長く、随分長く稽古という名目でなぶられていた気がする。致命傷は全て何とかしたが、妖力がほぼ無くなるまでやり続けた。2人とも楽しそうで疲れた様子など微塵も感じなかった。
昼には出るつもりだったのだ。5、6時間近い遅刻。急いで飛び起き、正勝様と松五郎、道勝様にも挨拶をして村から走ってでる。

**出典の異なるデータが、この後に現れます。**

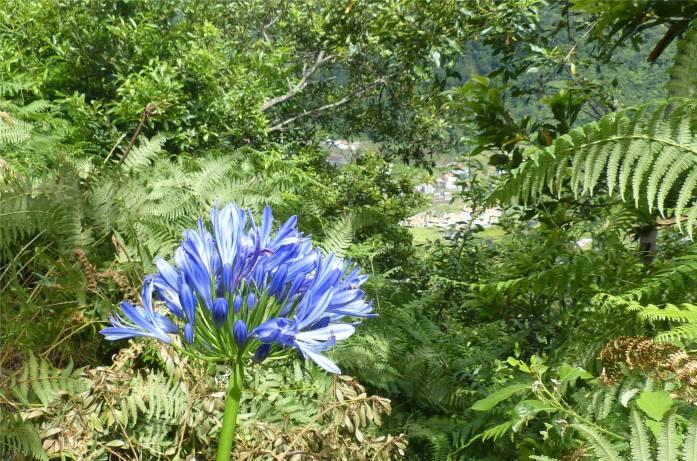 Madeira 3 Agapanthus mit Aussicht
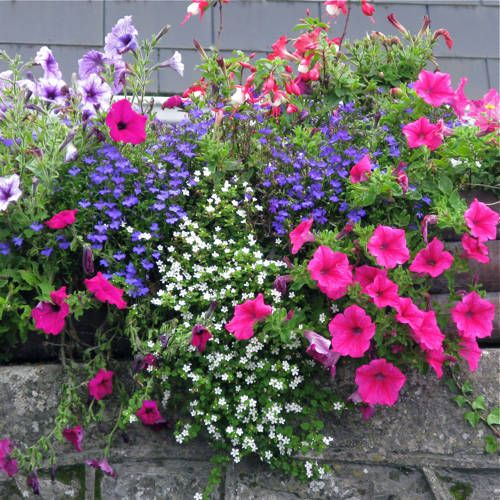 I think a container garden is heaven.  This stone railing box features brightly colored petunias, lobelia and fuchsia. Colors are so beautiful, love it!!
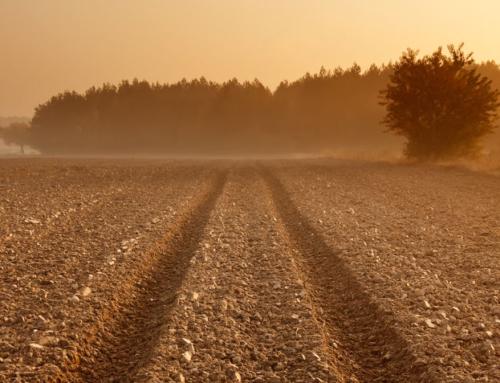 Haritava maa hind on saavutanud rekordtaseme – õige aeg müüa põllumaad?
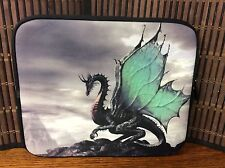 "Electronics carrying case suitable for full size Ipad ""Flying Dragon"" new H24"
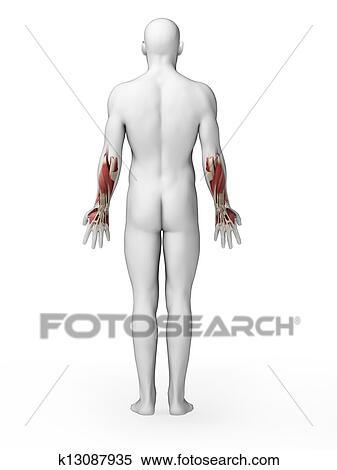 人間 より低い 腕筋肉 イラスト K13087935 Fotosearch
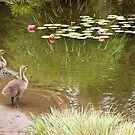 Baby Geese at Water Lily Pond by Karol Franks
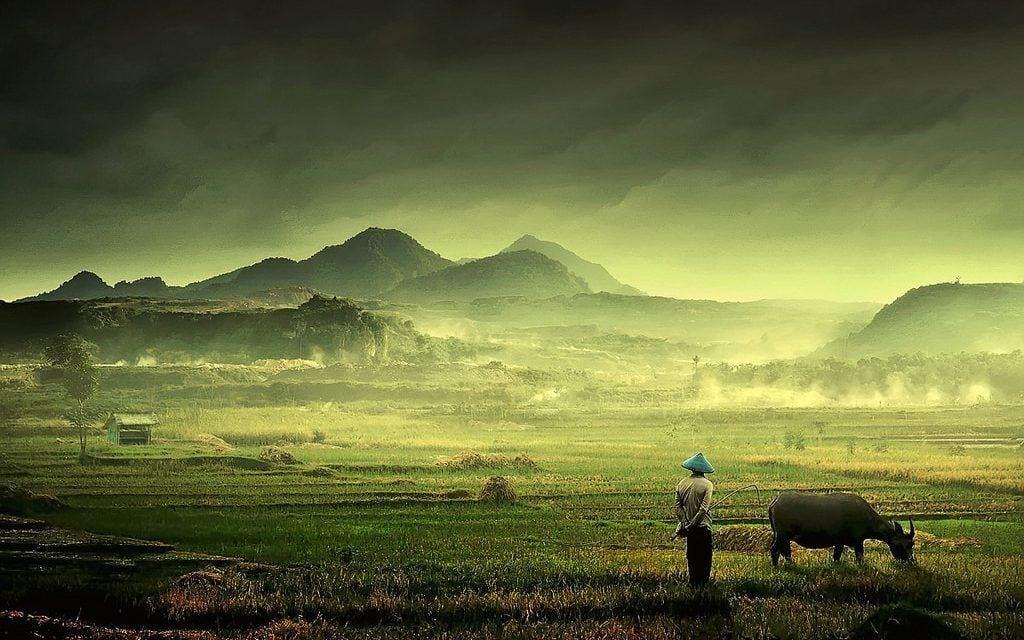 INDONESIA EN 12 EXPERIENCIAS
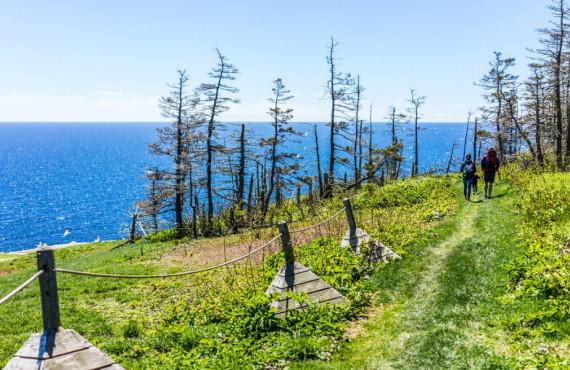 Sentier familial à l'île Bonaventure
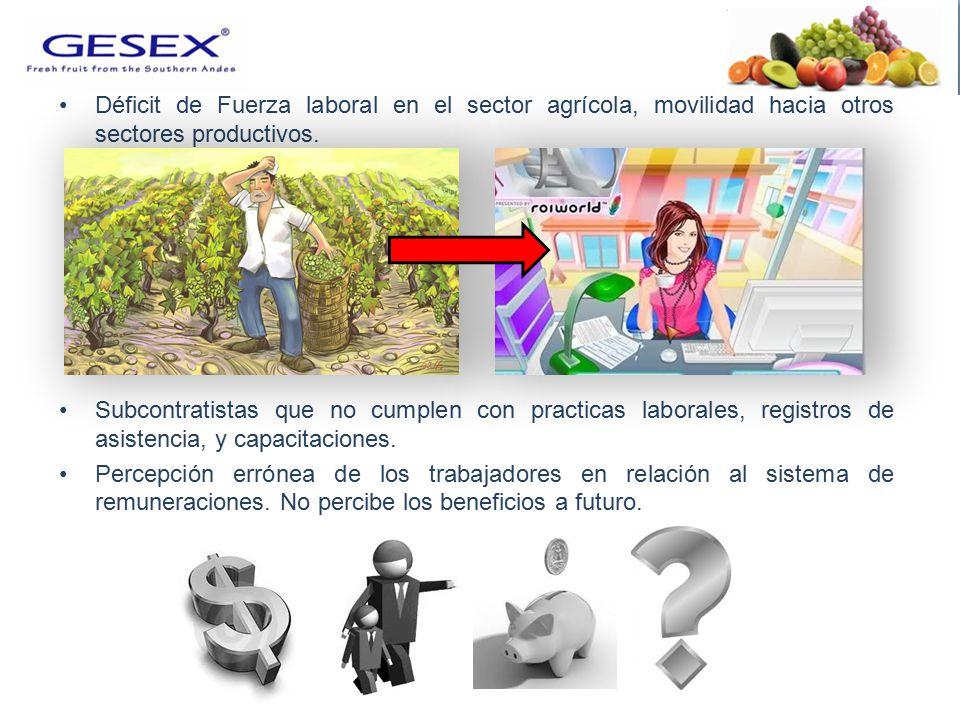 Déficit de Fuerza laboral en el sector agrícola, movilidad hacia otros sectores productivos.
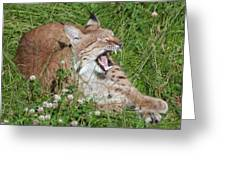 Young Lynx Yawning Greeting Card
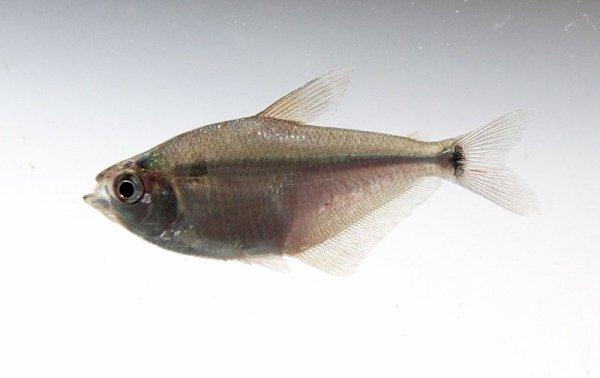 Des Poissons d'Aquarium  (10306)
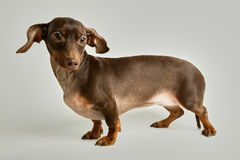 Dachshund with raised ears on white background. Portrait of nervous dachshund with raised ears against white background Royalty Free Stock Photos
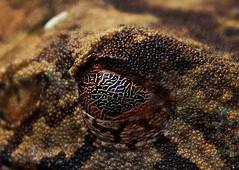 Hypsiboas geographicus (Spix, 1824) (alrcardoso) Tags: hypsiboasgeographicus hypsiboas geographicus hylidae anura amphibia anfíbio toad frog mapfrog map sapo rã eye fauna
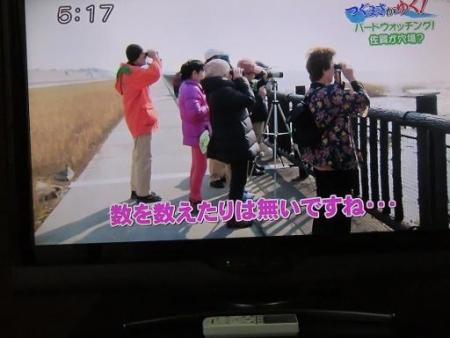 STSサガテレビ鳥 037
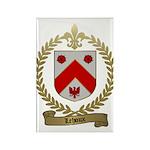 LEHOUX Family Rectangle Magnet (100 pack)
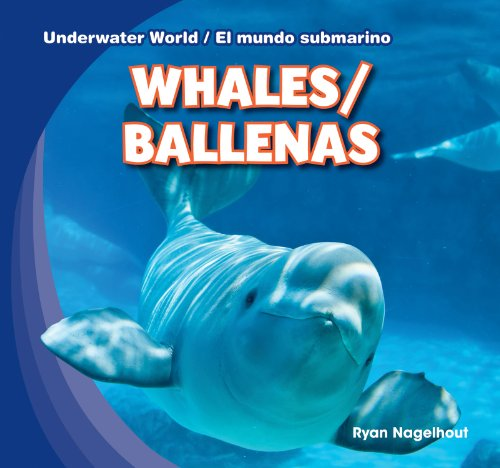 Whales / Ballenas (Underwater World / El mundo submarino) por Ryan Nagelhout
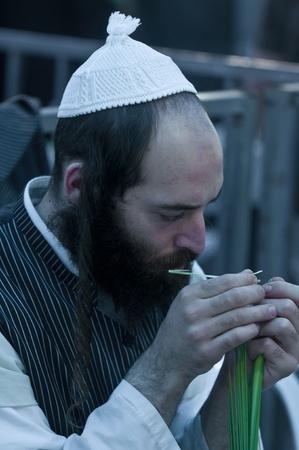 JERUSALEM - OCTOBER 10 2011 : An ultra-orthodox Jewish man inspects a Lulav Stock Photo - 10839145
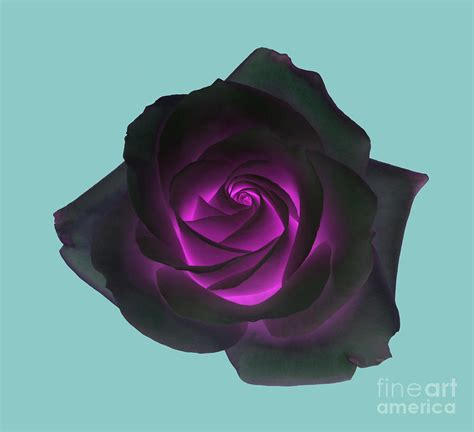 black rose with purple centre on pale turquoise background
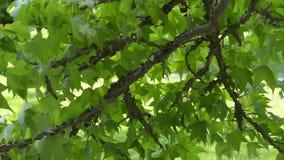 Foglie verdi fertili nel vento archivi video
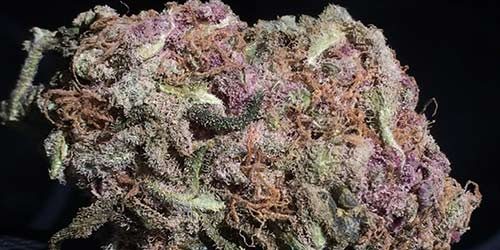 Purple-Cheese weed
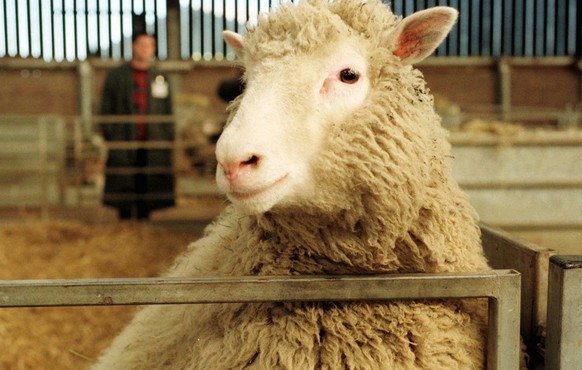 Then Seven-month-old Dolly, the genetically cloned sheep, looks towards the camera at the Roslin Institute Feb. 25 1997. Dolly,  was developed by a team of scientists coordinated by Dr, Ian Wilmut, at the Roslin Institute in Edinburgh, Scotland in 1996.  Dolly has died after being diagnosed with progressive lung disease, the Roslin Institude said Friday, Feb. 14, 2003.   (KEYSTONE/AP Photo/Paul Clements) **UNITED KINGDOM OUT**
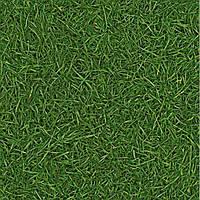 Бытовой линолеум IVC Bingo Style Grass 25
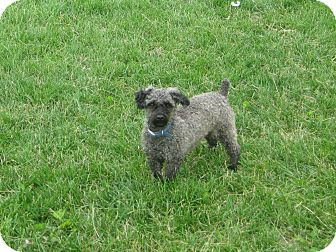Miniature Poodle Dog for adoption in Prole, Iowa - Bo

そうして、走り続けて深夜に宿がある街道にやって来た。もとより、妖力がゼロに近い状態までやられて身体中傷だらけだったのが、しばらく寝ていたことによりかなり回復したが、何時間も走り続けてまた妖力が尽きてきた。
「ハァハァ!あぁ!」
今は槍を杖がわりにして身体を支えて歩いている。流石に限界であるので、宿に泊めてもらうのだ。
「それでも5時間後にはまた走らなきゃいけない…」
身体にムチを打ってやらなければならない。身体にムチを打ってばっかりなような気がするが。こういった、機会が多いため日に日に丈夫さに磨きがかかるのであろう。
まだまだ、社山城下町は遠い…。